Pakistan is furious at the U.S. after American forces crossed the border and conducted a military operation on Pakistani soil, prompting the Pakistani government to lodge a “strong protest” with the U.S. and declaring that it reserved the right to defend its territorial sovereignty and retaliate against any further such violations on its soil.

The attack took place in Jalal Khel, a village in South Waziristan near the border with Afghanistan and is reported to have resulted in the deaths of at least 20 people, though accounts vary.

A Taliban commander said that 15 people were killed in the attack, which he said involved three helicopters that flew troops onto Pakistani soil in a raid on the village. A Pakistani intelligence official told the New York Times that the helicopters had chased Taliban militants across the border, but that they had escaped.
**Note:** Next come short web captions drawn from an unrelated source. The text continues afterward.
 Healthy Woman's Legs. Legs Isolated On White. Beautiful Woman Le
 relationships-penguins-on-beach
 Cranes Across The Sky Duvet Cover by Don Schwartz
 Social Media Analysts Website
The attack killed 20 people according to Owais Ahmed Ghani, the governor of Pakistan’s North-West Frontier Province, and local residents said most victims were women and children.  He called the attack “a direct assault on the sovereignty of Pakistan. And the people of Pakistan expect that the Armed Forces of Pakistan would rise to defend the sovereignty of the country and give a befitting reply to all such attacks.”

A Pakistani military spokesman, General Abbas, said seven people had been killed after U.S. forces opened fire on villagers. Locals told the BBC that at least nine bodies had been recovered from the debris after the U.S. forces bombed a house. They added that the family who lived there was not known for having links with militants.
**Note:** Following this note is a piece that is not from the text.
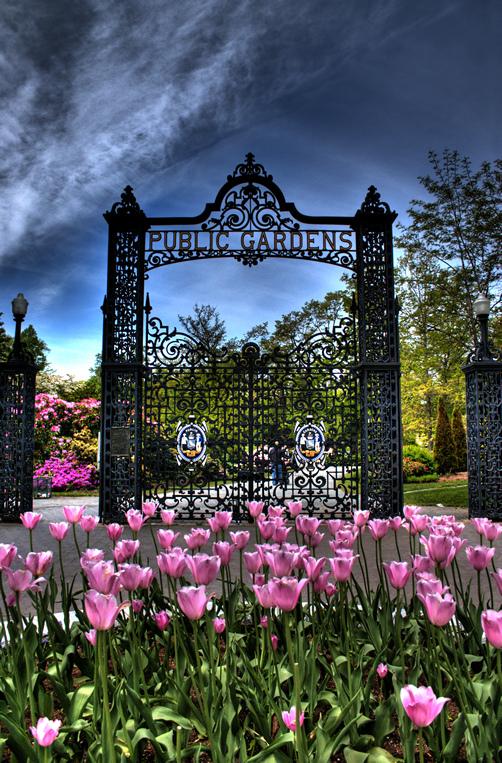 Halifax Public Gardens entrance gate with purple flowers below, city of Halifax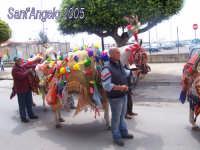 Festivity of Saint Angel|Fête de Saint Ange|Festlichkeit des Heiliger Angelus|Fiesta de San Angel|Festa di Sant'Angelo - 5 e 6 maggio - Sfilata di carretti siciliani e muli parati  - Licata (3582 clic)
A U.S. official told the New York Times acknowledged that several women had been killed, but said they were helping al Qaeda militants. He also acknowledged that at least one child had been killed (but declined to suggest the child, too, was a terrorist).

The Pakistani Embassy spokesman in Washington, Nadeem Kiani, said, “The intelligence was not correct and the people who have been killed are unarmed civilians, not militants, and those include women and children.” The action “was a violation of Pakistan’s territory,” he added. “Being an ally, any action taken on this side of the border should have been taken by Pakistani forces. There was a need to share that information with the Pakistani side. We do have the capacity to share intelligence, and if there is any intelligence, our forces are in a position to take action immediately.”
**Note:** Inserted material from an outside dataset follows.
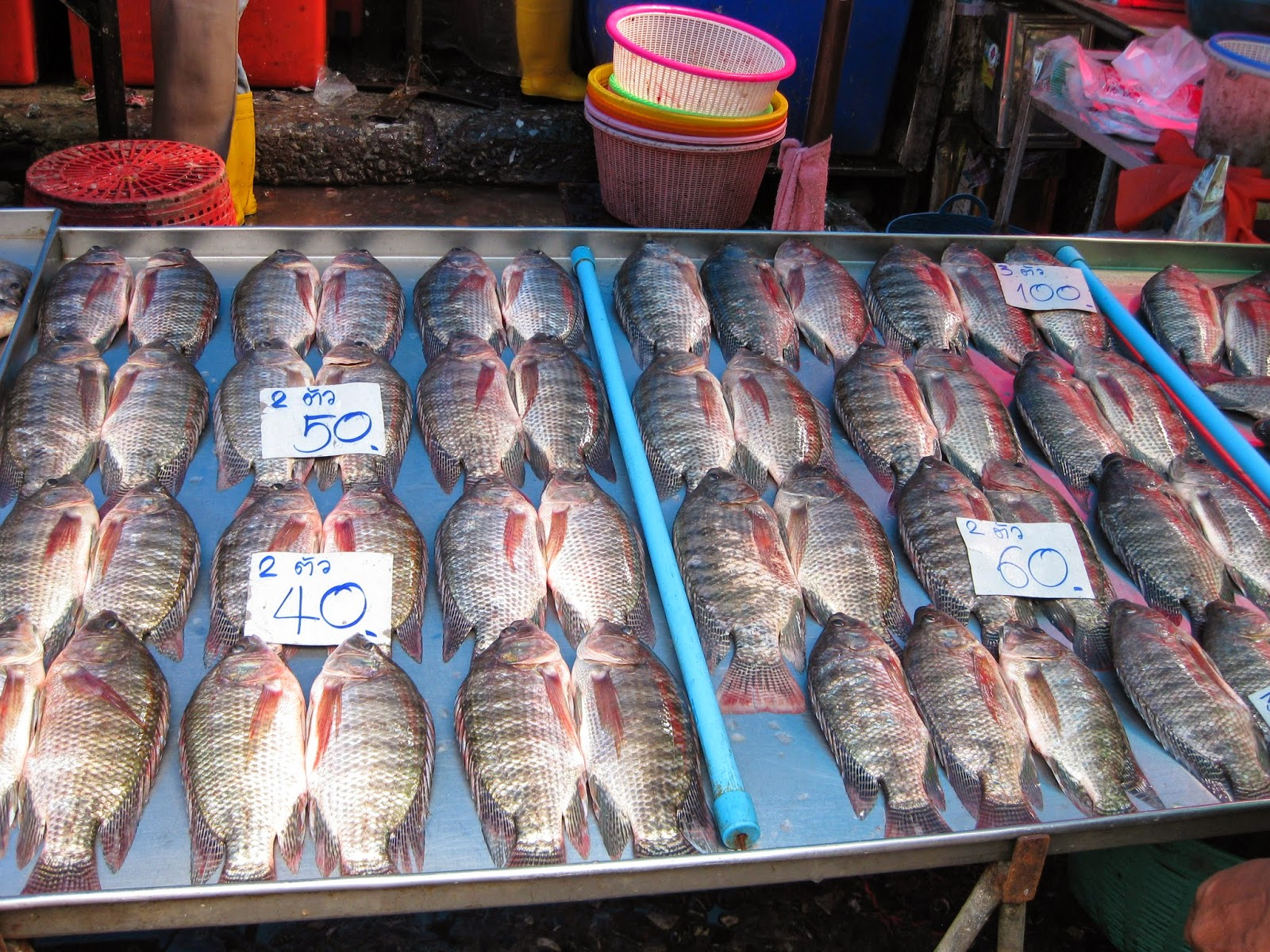 Bangkok - Wet market - the fish is so fresh that it jumps off the table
Pakistan’s Foreign Ministry called the attack a “gross violation of Pakistan territory”. In a written statement, it said, “It is, indeed, most unfortunate that coalition/ISAF in Afghanistan have resorted to cross-border use of force against civilians.” The Foreign Ministry spokesman said, “Such actions are counterproductive and certainly do not help our joint efforts to fight terrorism. On the contrary, they undermine the very bases of cooperation and may fuel the fire of hatred and violence that we are trying to extinguish. Moreover, any attack on Pakistani territory is unacceptable and constitutes a grave provocation.”

The country’s Parliament passed resolutions condemning the attack and summoned the U.S. ambassador to lodge an official protest against the raid they say killed 15 people.

U.S. airstrikes in Pakistan are not uncommon, and its forces in Afghanistan have been known to cross the border in “hot pursuit” of militants, actions which former president Pervez Musharraf was willing to tolerate despite being strongly opposed by the Pakistani public.

But since the election of a new coalition government early this year and the resignation of Musharraf after moves to impeach him, the government of Pakistan has proven less eager to allow the U.S. to conduct military operations on its soil. And while it has stepped up its own operations against the militants, this has not appeased Washington.

What Washington apparently wants is not so much for Pakistan to combat militants, but for the new government to accept its role by recognizing the sovereignty of the U.S. in the region.

In June, a U.S. airstrike killed 11 Pakistani Frontier Corp soldiers, an action that was bitterly condemned by the government and public alike. Prime Minister Yousaf Raza Gilani responded by saying, We will take a stand for the sake of this country’s sovereignty, for the sake of its dignity and self-respect… We do not allow our territory to be used. We completely condemn this, and we will take it up through the foreign office.”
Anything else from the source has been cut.